[Questions on scene geometry]

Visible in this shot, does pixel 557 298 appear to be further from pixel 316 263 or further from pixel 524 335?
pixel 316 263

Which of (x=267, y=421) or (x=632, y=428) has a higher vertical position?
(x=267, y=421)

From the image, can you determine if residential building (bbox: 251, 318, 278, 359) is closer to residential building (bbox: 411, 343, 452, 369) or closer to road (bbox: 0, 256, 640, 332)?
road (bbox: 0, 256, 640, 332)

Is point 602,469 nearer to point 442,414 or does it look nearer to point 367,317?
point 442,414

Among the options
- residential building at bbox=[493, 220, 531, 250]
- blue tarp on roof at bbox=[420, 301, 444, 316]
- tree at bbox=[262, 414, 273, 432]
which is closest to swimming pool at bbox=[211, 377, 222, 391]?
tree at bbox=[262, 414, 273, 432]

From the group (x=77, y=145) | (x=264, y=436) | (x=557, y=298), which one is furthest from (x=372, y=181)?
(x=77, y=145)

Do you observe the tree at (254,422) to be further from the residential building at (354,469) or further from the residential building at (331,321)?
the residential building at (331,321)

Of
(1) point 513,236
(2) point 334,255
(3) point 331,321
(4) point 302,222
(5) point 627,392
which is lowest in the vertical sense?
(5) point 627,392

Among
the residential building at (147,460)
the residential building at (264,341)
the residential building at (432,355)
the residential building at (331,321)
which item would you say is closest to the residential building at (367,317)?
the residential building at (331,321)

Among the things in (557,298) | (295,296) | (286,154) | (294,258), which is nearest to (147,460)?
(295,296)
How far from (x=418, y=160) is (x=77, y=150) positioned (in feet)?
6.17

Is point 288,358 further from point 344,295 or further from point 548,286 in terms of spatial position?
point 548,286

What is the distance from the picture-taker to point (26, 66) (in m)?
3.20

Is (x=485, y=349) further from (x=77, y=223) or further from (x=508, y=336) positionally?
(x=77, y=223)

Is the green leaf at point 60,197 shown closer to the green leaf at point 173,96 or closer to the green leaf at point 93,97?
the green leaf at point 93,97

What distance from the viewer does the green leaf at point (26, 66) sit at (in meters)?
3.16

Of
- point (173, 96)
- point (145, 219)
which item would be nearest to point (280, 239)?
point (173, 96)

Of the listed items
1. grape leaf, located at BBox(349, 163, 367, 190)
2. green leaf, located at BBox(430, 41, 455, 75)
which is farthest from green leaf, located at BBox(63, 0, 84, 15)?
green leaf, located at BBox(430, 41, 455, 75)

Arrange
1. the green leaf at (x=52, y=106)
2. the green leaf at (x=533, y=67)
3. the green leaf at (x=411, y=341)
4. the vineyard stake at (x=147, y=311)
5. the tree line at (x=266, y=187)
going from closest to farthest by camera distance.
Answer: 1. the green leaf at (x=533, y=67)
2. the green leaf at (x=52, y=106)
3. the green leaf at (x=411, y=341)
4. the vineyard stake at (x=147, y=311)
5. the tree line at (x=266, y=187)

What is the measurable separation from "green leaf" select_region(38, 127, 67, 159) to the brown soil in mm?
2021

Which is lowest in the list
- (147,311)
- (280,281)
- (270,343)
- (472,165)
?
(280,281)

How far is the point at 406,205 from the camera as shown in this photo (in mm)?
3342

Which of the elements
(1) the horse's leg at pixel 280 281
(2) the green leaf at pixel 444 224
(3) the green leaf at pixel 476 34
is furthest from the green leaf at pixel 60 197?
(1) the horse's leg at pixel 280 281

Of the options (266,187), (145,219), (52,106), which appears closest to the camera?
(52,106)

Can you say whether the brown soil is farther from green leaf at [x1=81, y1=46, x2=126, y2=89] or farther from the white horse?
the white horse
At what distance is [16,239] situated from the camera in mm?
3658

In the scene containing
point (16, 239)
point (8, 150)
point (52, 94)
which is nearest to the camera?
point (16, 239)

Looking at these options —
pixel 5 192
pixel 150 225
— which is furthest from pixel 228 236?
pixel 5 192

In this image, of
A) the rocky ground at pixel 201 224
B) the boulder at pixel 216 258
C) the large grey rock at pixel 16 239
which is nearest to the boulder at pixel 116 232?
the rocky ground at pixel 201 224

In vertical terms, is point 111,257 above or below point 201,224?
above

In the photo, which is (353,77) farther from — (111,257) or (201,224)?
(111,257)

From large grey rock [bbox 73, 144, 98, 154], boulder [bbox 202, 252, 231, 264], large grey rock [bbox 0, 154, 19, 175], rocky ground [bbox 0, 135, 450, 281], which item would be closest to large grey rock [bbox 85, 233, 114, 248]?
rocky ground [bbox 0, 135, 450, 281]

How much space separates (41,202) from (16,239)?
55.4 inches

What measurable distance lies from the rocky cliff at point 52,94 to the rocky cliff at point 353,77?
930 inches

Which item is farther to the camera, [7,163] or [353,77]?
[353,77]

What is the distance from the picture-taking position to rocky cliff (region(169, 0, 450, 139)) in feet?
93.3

REQUIREMENT:
Convert each line of the material into a JSON list of strings, one string per line, leaving out blank lines.

RESPONSE:
[
  "Visible in this shot, does pixel 557 298 appear to be further from pixel 316 263 or further from pixel 524 335?",
  "pixel 316 263",
  "Which of (x=267, y=421) or (x=632, y=428) has a higher vertical position?",
  "(x=267, y=421)",
  "From the image, can you determine if residential building (bbox: 251, 318, 278, 359) is closer to residential building (bbox: 411, 343, 452, 369) or closer to road (bbox: 0, 256, 640, 332)?",
  "road (bbox: 0, 256, 640, 332)",
  "Is point 602,469 nearer to point 442,414 or does it look nearer to point 367,317?",
  "point 442,414",
  "Among the options",
  "- residential building at bbox=[493, 220, 531, 250]",
  "- blue tarp on roof at bbox=[420, 301, 444, 316]",
  "- tree at bbox=[262, 414, 273, 432]",
  "which is closest to swimming pool at bbox=[211, 377, 222, 391]?",
  "tree at bbox=[262, 414, 273, 432]",
  "From the group (x=77, y=145) | (x=264, y=436) | (x=557, y=298), which one is furthest from (x=372, y=181)?",
  "(x=77, y=145)",
  "Do you observe the tree at (254,422) to be further from the residential building at (354,469) or further from the residential building at (331,321)?",
  "the residential building at (331,321)",
  "Of",
  "(1) point 513,236",
  "(2) point 334,255",
  "(3) point 331,321",
  "(4) point 302,222",
  "(5) point 627,392",
  "which is lowest in the vertical sense?",
  "(5) point 627,392",
  "Among",
  "the residential building at (147,460)",
  "the residential building at (264,341)",
  "the residential building at (432,355)",
  "the residential building at (331,321)",
  "which item would you say is closest to the residential building at (367,317)?",
  "the residential building at (331,321)",
  "Among the things in (557,298) | (295,296) | (286,154) | (294,258), which is nearest to (147,460)?",
  "(295,296)",
  "How far from (x=418, y=160) is (x=77, y=150) positioned (in feet)?",
  "6.17",
  "Is point 288,358 further from point 344,295 or further from point 548,286 in terms of spatial position?",
  "point 548,286",
  "What is the distance from the picture-taker to point (26, 66) (in m)?",
  "3.20",
  "Is (x=485, y=349) further from (x=77, y=223) or further from (x=508, y=336) positionally?",
  "(x=77, y=223)",
  "Is the green leaf at point 60,197 shown closer to the green leaf at point 173,96 or closer to the green leaf at point 93,97?",
  "the green leaf at point 93,97",
  "What distance from the viewer does the green leaf at point (26, 66) sit at (in meters)?",
  "3.16",
  "Of",
  "- point (173, 96)",
  "- point (145, 219)",
  "which item would be nearest to point (280, 239)?",
  "point (173, 96)",
  "Of the listed items",
  "1. grape leaf, located at BBox(349, 163, 367, 190)",
  "2. green leaf, located at BBox(430, 41, 455, 75)",
  "which is farthest from green leaf, located at BBox(63, 0, 84, 15)?",
  "green leaf, located at BBox(430, 41, 455, 75)",
  "Arrange",
  "1. the green leaf at (x=52, y=106)",
  "2. the green leaf at (x=533, y=67)",
  "3. the green leaf at (x=411, y=341)",
  "4. the vineyard stake at (x=147, y=311)",
  "5. the tree line at (x=266, y=187)",
  "going from closest to farthest by camera distance.",
  "Answer: 1. the green leaf at (x=533, y=67)",
  "2. the green leaf at (x=52, y=106)",
  "3. the green leaf at (x=411, y=341)",
  "4. the vineyard stake at (x=147, y=311)",
  "5. the tree line at (x=266, y=187)",
  "What is the measurable separation from \"green leaf\" select_region(38, 127, 67, 159) to the brown soil in mm?",
  "2021",
  "Which is lowest in the list",
  "- (147,311)",
  "- (280,281)",
  "- (270,343)",
  "- (472,165)",
  "?",
  "(280,281)",
  "How far is the point at 406,205 from the camera as shown in this photo (in mm)?",
  "3342",
  "Which of the elements",
  "(1) the horse's leg at pixel 280 281",
  "(2) the green leaf at pixel 444 224",
  "(3) the green leaf at pixel 476 34",
  "is furthest from the green leaf at pixel 60 197?",
  "(1) the horse's leg at pixel 280 281",
  "Of the options (266,187), (145,219), (52,106), which appears closest to the camera?",
  "(52,106)",
  "Can you say whether the brown soil is farther from green leaf at [x1=81, y1=46, x2=126, y2=89] or farther from the white horse?",
  "the white horse",
  "At what distance is [16,239] situated from the camera in mm?",
  "3658",
  "In the scene containing",
  "point (16, 239)",
  "point (8, 150)",
  "point (52, 94)",
  "which is nearest to the camera?",
  "point (16, 239)",
  "Looking at these options —",
  "pixel 5 192",
  "pixel 150 225",
  "— which is furthest from pixel 228 236?",
  "pixel 5 192",
  "In this image, of",
  "A) the rocky ground at pixel 201 224",
  "B) the boulder at pixel 216 258",
  "C) the large grey rock at pixel 16 239",
  "which is nearest to the boulder at pixel 116 232?",
  "the rocky ground at pixel 201 224",
  "In vertical terms, is point 111,257 above or below point 201,224?",
  "above",
  "In the photo, which is (353,77) farther from — (111,257) or (201,224)?",
  "(111,257)",
  "From large grey rock [bbox 73, 144, 98, 154], boulder [bbox 202, 252, 231, 264], large grey rock [bbox 0, 154, 19, 175], rocky ground [bbox 0, 135, 450, 281], which item would be closest to large grey rock [bbox 85, 233, 114, 248]?",
  "rocky ground [bbox 0, 135, 450, 281]",
  "How much space separates (41,202) from (16,239)?",
  "55.4 inches",
  "What measurable distance lies from the rocky cliff at point 52,94 to the rocky cliff at point 353,77?",
  "930 inches",
  "Which item is farther to the camera, [7,163] or [353,77]?",
  "[353,77]",
  "What is the distance from the picture-taking position to rocky cliff (region(169, 0, 450, 139)) in feet?",
  "93.3"
]